Opinion
DECEMBER TERM, 1871.
In construing the third section of the act of March 3d 1865, increasing the commutation price of officers' subsistence, by fixing it at fifty cents per ration, "provided that said increase shall not apply to the commutation price of the rations of any officer above the rank of brevet brigadier-general" — a brigadier-general is to be regarded as above the rank specified.
Mr. T.J.D. Fuller, in support of the ruling below:
The solution of the question turns upon the word "rank," as used in the proviso, and the equality of rank of a brigadier with a brigadier by brevet. The Court of Claims held that the rank of each is the same, and consequently that the one is not above or below the other. Its construction of the act was that the proviso should be read as though the word "brevet" were not there.
Now we submit that in rank there is no difference between a brevet brigadier, or, more accurately speaking, a brigadier-general by brevet and a brigadier-general without a brevet; that the one may command the other, by virtue of the priority of the date of their respective commissions when thrown together, under circumstances contemplated by the usage of the service and the Articles of War. What is rank in the army? The grades of rank in the army, as known and recognized by law at the present time, are —
1. General.
2. Lieutenant-general.
3. Major-general.
4. Brigadier-general.
5. Colonel.
6. Lieutenants-colonel.
7. Major.
8. Captain.

Items from a dataset
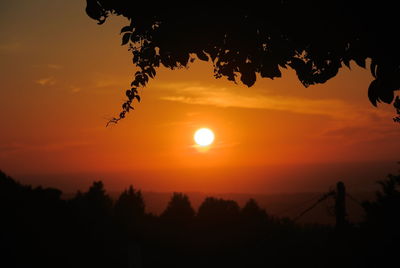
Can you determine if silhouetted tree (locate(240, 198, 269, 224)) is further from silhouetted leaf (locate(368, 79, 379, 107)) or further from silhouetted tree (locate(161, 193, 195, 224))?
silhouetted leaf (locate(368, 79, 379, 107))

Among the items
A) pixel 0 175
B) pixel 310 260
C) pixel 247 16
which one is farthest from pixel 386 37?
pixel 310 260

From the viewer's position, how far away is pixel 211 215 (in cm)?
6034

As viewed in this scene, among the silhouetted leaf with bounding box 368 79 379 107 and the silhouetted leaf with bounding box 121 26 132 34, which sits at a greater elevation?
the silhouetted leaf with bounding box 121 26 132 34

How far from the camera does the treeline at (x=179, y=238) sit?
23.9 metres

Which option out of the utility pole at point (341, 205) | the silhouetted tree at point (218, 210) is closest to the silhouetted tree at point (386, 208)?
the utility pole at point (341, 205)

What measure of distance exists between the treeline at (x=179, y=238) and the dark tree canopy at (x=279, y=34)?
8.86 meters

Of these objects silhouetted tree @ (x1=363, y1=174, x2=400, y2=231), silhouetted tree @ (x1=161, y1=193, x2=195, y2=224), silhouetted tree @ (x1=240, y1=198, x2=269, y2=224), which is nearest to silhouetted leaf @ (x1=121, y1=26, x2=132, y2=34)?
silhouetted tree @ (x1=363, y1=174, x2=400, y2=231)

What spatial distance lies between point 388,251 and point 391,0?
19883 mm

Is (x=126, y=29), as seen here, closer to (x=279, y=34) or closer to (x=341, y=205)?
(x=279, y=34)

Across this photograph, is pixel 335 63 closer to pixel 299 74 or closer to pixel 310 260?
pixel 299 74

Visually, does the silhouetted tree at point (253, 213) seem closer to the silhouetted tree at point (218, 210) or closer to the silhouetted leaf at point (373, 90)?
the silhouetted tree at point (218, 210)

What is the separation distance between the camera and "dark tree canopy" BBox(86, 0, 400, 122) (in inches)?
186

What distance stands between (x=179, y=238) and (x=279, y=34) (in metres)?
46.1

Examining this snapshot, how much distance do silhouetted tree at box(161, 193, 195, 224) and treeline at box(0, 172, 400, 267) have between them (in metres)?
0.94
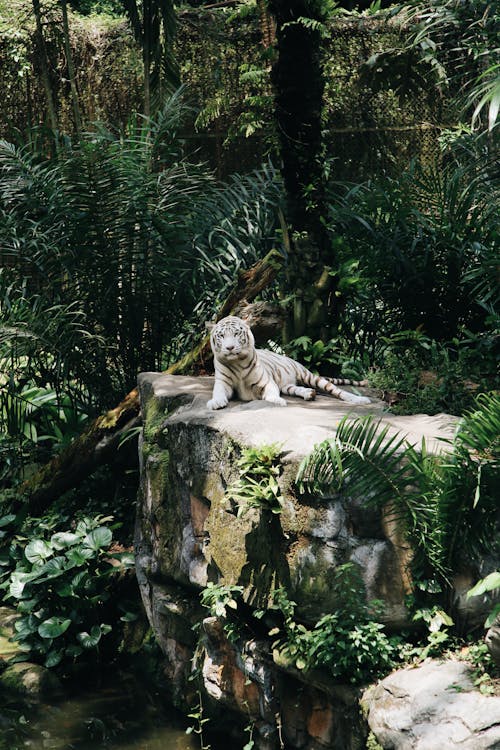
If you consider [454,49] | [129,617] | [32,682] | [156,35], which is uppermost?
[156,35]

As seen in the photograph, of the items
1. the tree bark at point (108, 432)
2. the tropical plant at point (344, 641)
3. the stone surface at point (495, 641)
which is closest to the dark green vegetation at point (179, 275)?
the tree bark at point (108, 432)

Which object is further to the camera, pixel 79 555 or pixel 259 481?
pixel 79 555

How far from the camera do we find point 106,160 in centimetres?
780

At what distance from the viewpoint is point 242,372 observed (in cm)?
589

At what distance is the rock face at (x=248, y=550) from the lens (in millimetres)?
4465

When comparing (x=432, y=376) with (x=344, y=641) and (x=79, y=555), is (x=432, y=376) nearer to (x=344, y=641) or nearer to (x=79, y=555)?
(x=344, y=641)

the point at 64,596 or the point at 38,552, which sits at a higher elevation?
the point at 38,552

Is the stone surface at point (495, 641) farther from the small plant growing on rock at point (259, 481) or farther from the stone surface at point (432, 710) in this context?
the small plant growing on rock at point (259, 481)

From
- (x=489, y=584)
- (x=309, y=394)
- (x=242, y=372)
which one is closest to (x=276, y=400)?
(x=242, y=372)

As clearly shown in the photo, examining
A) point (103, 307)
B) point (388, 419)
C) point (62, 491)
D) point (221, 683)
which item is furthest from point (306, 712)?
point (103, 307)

§ Required tasks:
1/ Transcribe the opinion excerpt, beginning at the words "Now we submit" and stopping after the words "4. Brigadier-general.".
2/ Restate word for word the lines of the rows that begin at the line containing "Which option out" and stop after the line containing "8.86 meters".
The opinion excerpt and the rows have no connection to each other.

§ Answer set:
1/
Now we submit that in rank there is no difference between a brevet brigadier, or, more accurately speaking, a brigadier-general by brevet and a brigadier-general without a brevet; that the one may command the other, by virtue of the priority of the date of their respective commissions when thrown together, under circumstances contemplated by the usage of the service and the Articles of War. What is rank in the army? The grades of rank in the army, as known and recognized by law at the present time, are —
1. General.
2. Lieutenant-general.
3. Major-general.
4. Brigadier-general.

2/
Which option out of the utility pole at point (341, 205) | the silhouetted tree at point (218, 210) is closest to the silhouetted tree at point (386, 208)?
the utility pole at point (341, 205)

What measure of distance exists between the treeline at (x=179, y=238) and the dark tree canopy at (x=279, y=34)?
8.86 meters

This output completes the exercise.